Here's the passage to which you are referring, taken from Suzanna Andrews' Vanity Fair article:

Suzanne was seen again, between 9:25 and 9:30, walking north on College Street. If she was going home, it appeared she was taking a roundabout way. The witness who says she saw her close to 9:30 was a student who had left the Yale-Princeton hockey game early and was walking, alone, to an off-campus party, She passed Jovin, but didn't think much of it until the next night, when she read about the murder in the Yale newspaper. Nearly hysterical, she called the police at two in the morning, "They told me to write down everything I saw, everything," she recalls. What she saw was "a Hispanic or black guy in a hooded sweatshirt" going north. Behind him, also walking north, was Jovin, and walking in the same direction several paces behind her was, she says, a blond man with glasses... a white guy dressed nicely."

So, apparently she was on the same side of the street, not across it. Like I said, we agree it much more likely to recall seeing someone you knew than trying to describe someone you've never met. The fact she didn't blurt out the other descriptions on the phone and, quite the opposite, was asked to provide other details only after giving it some thought is consistent to me with someone not trying to embellish for attention.

I suppose you could argue she felt obligated to come up with something thus tainting her memory.
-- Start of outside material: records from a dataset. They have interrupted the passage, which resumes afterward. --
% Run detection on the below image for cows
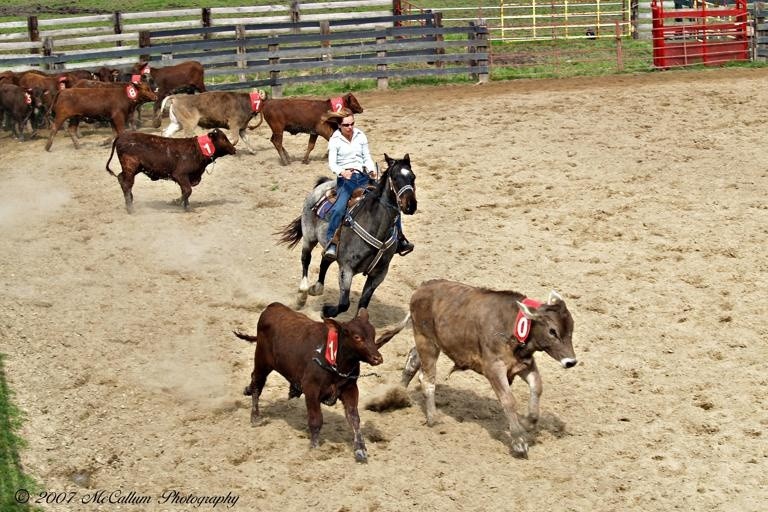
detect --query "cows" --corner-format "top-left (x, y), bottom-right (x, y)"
top-left (232, 301), bottom-right (386, 467)
top-left (105, 130), bottom-right (238, 213)
top-left (1, 58), bottom-right (206, 151)
top-left (156, 89), bottom-right (270, 158)
top-left (375, 278), bottom-right (578, 459)
top-left (245, 93), bottom-right (364, 167)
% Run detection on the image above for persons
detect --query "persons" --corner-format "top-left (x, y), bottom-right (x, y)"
top-left (316, 107), bottom-right (414, 259)
top-left (584, 26), bottom-right (594, 39)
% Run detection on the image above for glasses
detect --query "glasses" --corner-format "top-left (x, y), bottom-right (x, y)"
top-left (338, 122), bottom-right (355, 127)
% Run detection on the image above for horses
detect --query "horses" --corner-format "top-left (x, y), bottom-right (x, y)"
top-left (270, 152), bottom-right (420, 319)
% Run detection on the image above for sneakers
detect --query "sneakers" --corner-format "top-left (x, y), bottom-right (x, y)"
top-left (324, 243), bottom-right (337, 258)
top-left (395, 241), bottom-right (415, 253)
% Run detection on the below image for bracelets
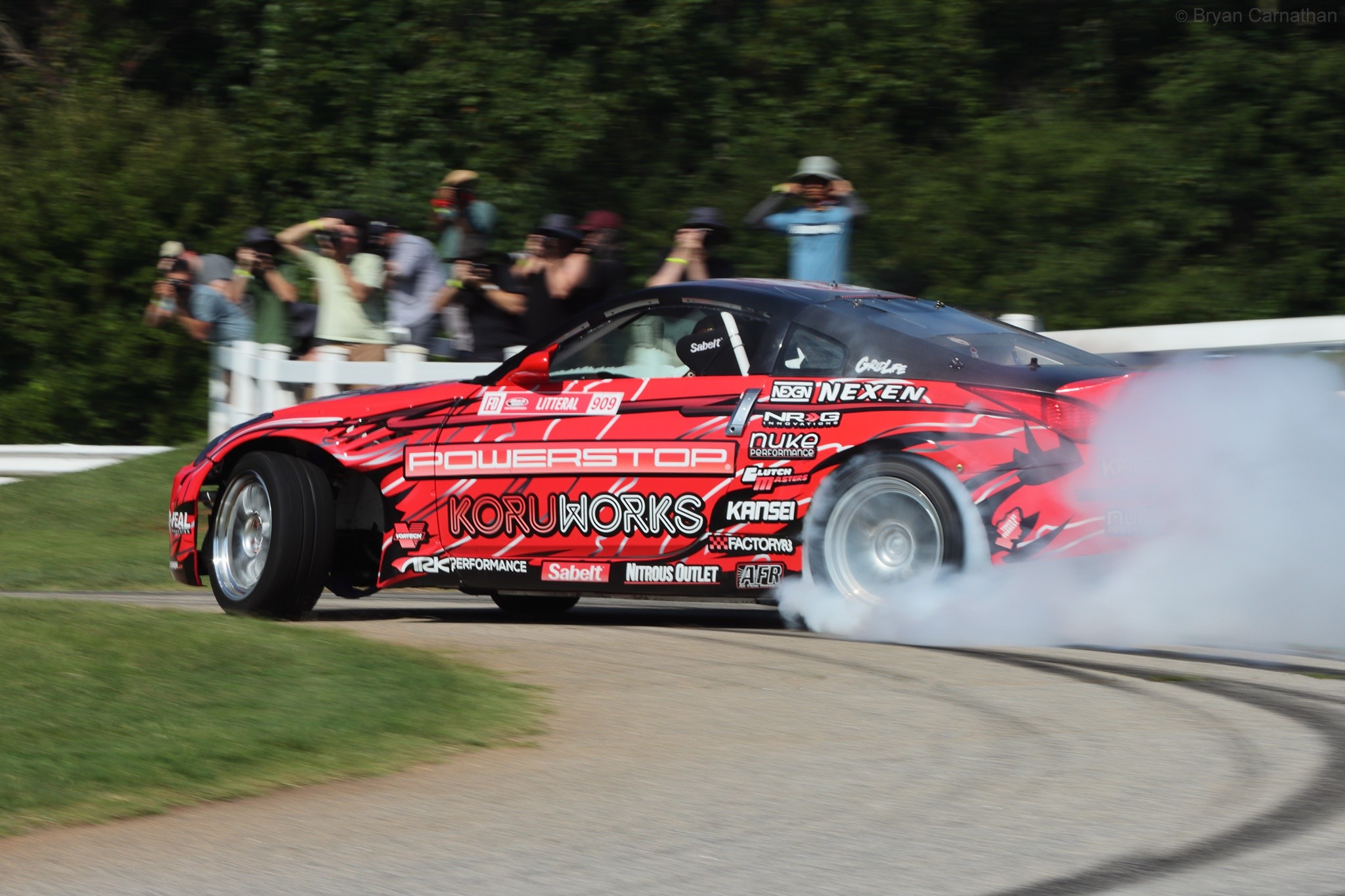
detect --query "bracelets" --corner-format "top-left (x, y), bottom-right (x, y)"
top-left (665, 257), bottom-right (689, 265)
top-left (481, 283), bottom-right (500, 290)
top-left (233, 268), bottom-right (250, 277)
top-left (444, 278), bottom-right (464, 288)
top-left (308, 218), bottom-right (323, 232)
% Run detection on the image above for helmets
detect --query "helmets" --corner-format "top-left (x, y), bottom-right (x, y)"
top-left (691, 315), bottom-right (755, 334)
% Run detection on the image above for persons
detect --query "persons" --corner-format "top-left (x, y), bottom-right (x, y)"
top-left (682, 314), bottom-right (747, 380)
top-left (741, 155), bottom-right (868, 283)
top-left (428, 168), bottom-right (500, 267)
top-left (138, 227), bottom-right (322, 359)
top-left (275, 214), bottom-right (445, 351)
top-left (429, 209), bottom-right (631, 363)
top-left (644, 206), bottom-right (732, 287)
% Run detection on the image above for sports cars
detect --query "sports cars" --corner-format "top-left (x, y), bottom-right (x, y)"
top-left (159, 273), bottom-right (1193, 626)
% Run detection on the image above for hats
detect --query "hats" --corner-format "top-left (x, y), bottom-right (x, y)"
top-left (576, 210), bottom-right (620, 231)
top-left (790, 155), bottom-right (845, 184)
top-left (685, 206), bottom-right (733, 234)
top-left (534, 212), bottom-right (581, 241)
top-left (158, 239), bottom-right (184, 258)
Even if so, to answer your other question about what importance it might have, I'd argue very little. We know for a fact Jovin walked across the Old Campus. Even if we assume one of these mysterious people trailing Jovin was stalking her -- evading detection by Peter Stein in the process -- where was their car parked? Without a car we have no way for the stalker to get Jovin to the crime scene hence the odds one might be her killer are small.

So....if we eliminate that witness, does it change anything?

Not really. It would just make it more likely, IMO, Jovin retraced her steps across the Old Campus to reach Krauszers rather than walking along the road. It would also thus totally eliminate any vehicle coming into play until she reached the market which doesn't help all that much because in order to obtain the Fresca she'd have had to make it to Krauszers no matter which route she took.

As for the van, I'm not sure an immediate investigation would have yielded much. Colors are very hard to distinguish in dim light.

When I asked then head of the investigation, Brian Norwood, what sort of van it was, he said "full-size" like the type you might see at CT Limo, although he stopped short of saying it was "commercial." I took that to mean it didn't have any signs painted on it. The van the police eventually took into custody was a Dodge B250, so I would presume that came close to matching what the witnesses described. The point is that full-size vans are not the type used by families, so that narrows the field down considerably. I still can't figure out why if they really cared about information on vans they didn't provide a sketch of what they were looking for.